Lower bound on merging sorted lists

The problem of merging two sorted lists arises frequently. We have seen a procedure for it as the subroutine \(\textsc{Merge}\) in Section 2.3.1. In this problem, we will prove a lower bound of \(2n - 1\) on the worst-case number of comparisons required to merge two sorted lists, each containing \(n\) items.

First we will show a lower bound of \(2n - o(n)\) comparisons by using a decision tree.

  1. Given \(2n\) numbers, compute the number of possible ways to divide them into two sorted lists, each with \(n\) numbers.
  2. Using a decision tree and your answer to part (a), show that any algorithm that correctly merges two sorted lists must perform at least \(2n - o(n)\) comparisons.

Now we will show a slightly tighter \(2n - 1\) bound.

  1. Show that if two elements are consecutive in the sorted order and from different lists, then they must be compared.
  2. Use your answer to the previous part to show a lower bound of \(2n - 1\) comparisons for merging two sorted lists.

A. Number of ways to divide \(2n\) numbers into two sorted lists

Given \(2n\) distinct numbers, we need to choose which \(n\) go into the first list. Once chosen, the order within each list is determined (both must be sorted). So the number of ways is simply the number of ways to choose \(n\) items from \(2n\):

\[\binom{2n}{n} = \frac{(2n)!}{n! \cdot n!}\]

B. Lower bound of \(2n - o(n)\) using decision tree

A merging algorithm must distinguish between all \(\binom{2n}{n}\) possible input configurations. In the decision tree model, the tree must have at least \(\binom{2n}{n}\) leaves, so its height \(h\) satisfies \(2^h \geq \binom{2n}{n}\), giving:

\[h \geq \lg \binom{2n}{n}\]

Using Stirling’s approximation, \(\binom{2n}{n} \approx 4^n / \sqrt{\pi n}\), so:

\[\lg \binom{2n}{n} = 2n - \frac{1}{2}\lg(\pi n) = 2n - o(n)\]

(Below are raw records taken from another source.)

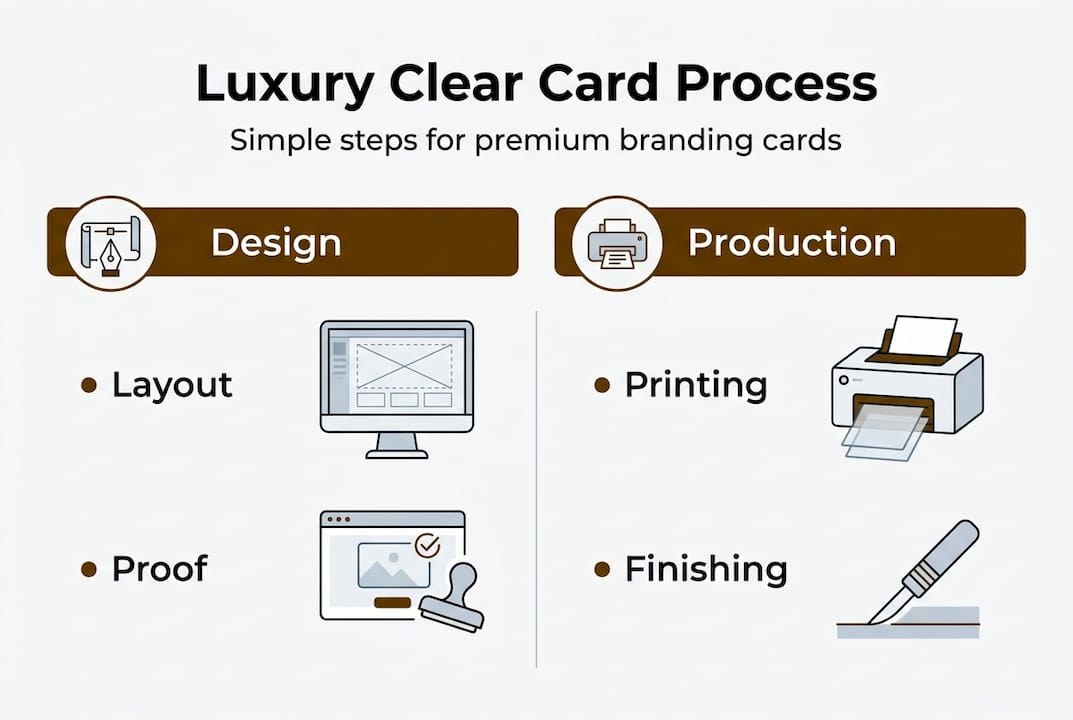 Luxury Clear Card Process

Simple steps for premium branding cards

Design

• Layout

• Proof

Production

• Printing

• Finishing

Any merging algorithm must make at least \(2n - o(n)\) comparisons in the worst case.

C. Consecutive elements from different lists must be compared

Let \(x\) and \(y\) be consecutive in the final sorted order (no element lies between them in value), with \(x\) from list \(A\) and \(y\) from list \(B\), and \(x < y\).

Suppose for contradiction that some correct merging algorithm never compares \(x\) and \(y\). Since they are never compared, the algorithm’s execution (which comparisons it makes, in what order) is identical for any input where \(x\) and \(y\) are swapped. Consider a modified input where we exchange the values of \(x\) and \(y\), so now \(y < x\). Both inputs still yield valid sorted lists (since \(x\) and \(y\) are consecutive, swapping them preserves the sorted order within each list). But the correct merged output differs between the two inputs: the original has \(x\) before \(y\), while the modified input has \(y\) before \(x\). Since the algorithm makes the same comparisons and produces the same output for both, it must be wrong on at least one. Contradiction.

D. Lower bound of \(2n - 1\) comparisons

Consider the worst case: the two lists interleave perfectly in the sorted output, like \(a_1, b_1, a_2, b_2, \ldots, a_n, b_n\) where \(a_i\) comes from list \(A\) and \(b_i\) from list \(B\). In the merged sorted order, every pair of consecutive elements comes from different lists. There are \(2n - 1\) consecutive pairs, and by part (c), each must be compared. Therefore, any algorithm requires at least \(2n - 1\) comparisons on this input.

Since the standard \(\textsc{Merge}\) procedure uses exactly \(2n - 1\) comparisons on this worst case (it compares once per output element except the last), the bound is tight.